Why Did Silicon Valley Bank Fail?

SVB’s rapid growth led to a significant influx of deposits and assets. Much of these deposits were invested in Treasury bonds and other long-term debts, which generally have low returns and low risk. However, as the Federal Reserve raised interest rates to combat inflation, the value of SVB’s bonds dropped. Concurrently, many of SVB’s tech-industry customers faced financial difficulties and withdrew their funds.

To meet these withdrawals, SVB sold investments at a loss, incurring a $1.8 billion deficit, which triggered its downfall. Some argue that the rollback of the Dodd-Frank Act, particularly the 2018 change that raised the asset threshold for increased regulatory oversight from $50 billion to $250 billion, played a role in SVB’s failure.

Timeline of the Collapse

March 8: SVB announced a $1.8 billion loss on its bond portfolio and plans to raise $2.25 billion by selling stock. Moody’s downgraded SVB’s ratings.

March 9: SVB’s stock plummeted, and depositors attempted to withdraw $42 billion.

March 10: Trading of SVB’s stock was halted, and federal regulators took over the bank. Insured deposits were assured to be available by March 13.

March 12: Federal regulators guaranteed all depositors, including those with uninsured funds, would be made whole.

March 17: SVB’s parent company, SVB Financial Group, filed for bankruptcy.

March 26: First Citizens Bank acquired SVB’s deposits and loans.

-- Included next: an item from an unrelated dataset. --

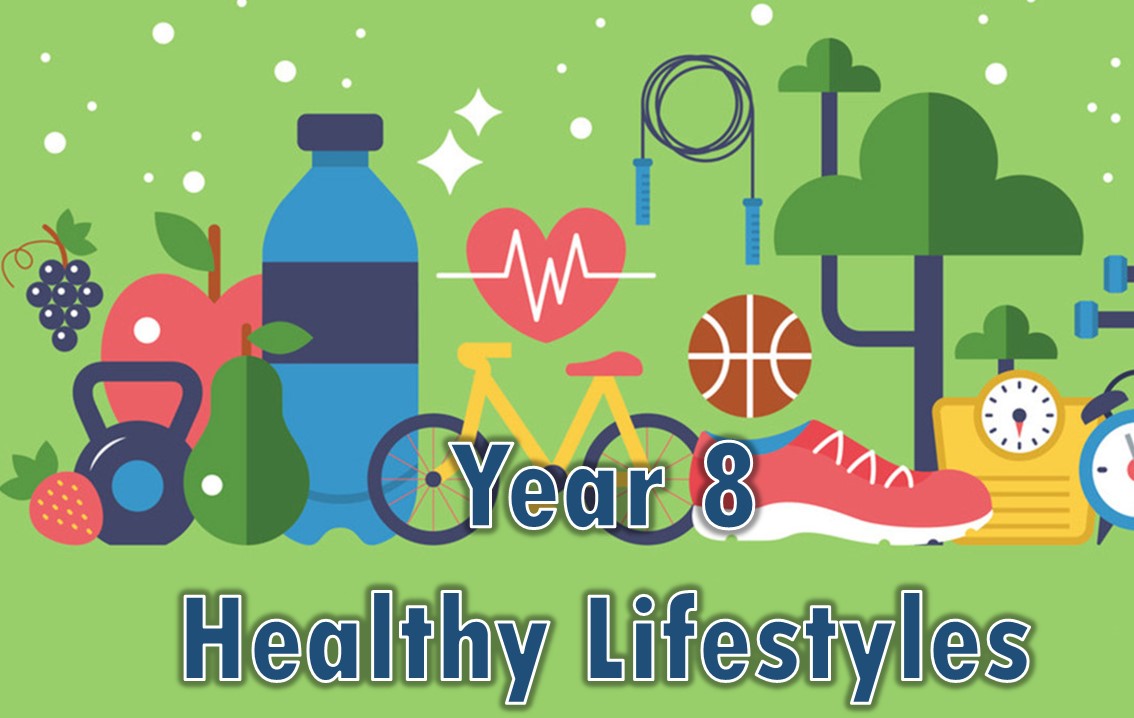 Year 8
Healthy Lifestyles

Impact on Depositors and Investors

The FDIC insures deposits up to $250,000 per depositor per bank. However, many SVB accounts held amounts exceeding this limit. In an unprecedented move, the Federal Reserve invoked a systemic risk exception, ensuring all depositors were protected, even those with uninsured funds. However, shareholders and unsecured debt holders of SVB Financial Group were not protected from losses.

Government Response and the Bank Term Funding Program

To prevent further banking failures, the Federal Reserve introduced the Bank Term Funding Program (BTFP) on March 12, 2023. This program offers loans to banks and other deposit institutions to help them meet depositor needs without selling high-quality securities at a loss. The BTFP is set to run until at least March 11, 2024.

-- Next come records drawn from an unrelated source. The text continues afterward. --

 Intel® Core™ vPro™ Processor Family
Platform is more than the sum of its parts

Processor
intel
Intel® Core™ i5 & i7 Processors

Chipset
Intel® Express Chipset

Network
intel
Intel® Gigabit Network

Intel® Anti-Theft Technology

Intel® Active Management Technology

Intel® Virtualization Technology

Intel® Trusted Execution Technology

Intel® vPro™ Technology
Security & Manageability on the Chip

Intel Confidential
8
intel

What Happens If Your Bank Collapses?

If a bank fails, FDIC insurance protects deposits up to $250,000 per depositor per account category. If no buyer is found for the bank, the FDIC pays depositors directly. Balances exceeding $250,000 may not be fully recovered.

Conclusion

Silicon Valley Bank’s failure underscores the importance of robust risk management and regulatory oversight in the banking sector. While the government stepped in to protect depositors and stabilize the banking system, the event highlighted vulnerabilities that need addressing to prevent future collapses. As always, staying informed and vigilant about your financial institution’s health is crucial for safeguarding your assets.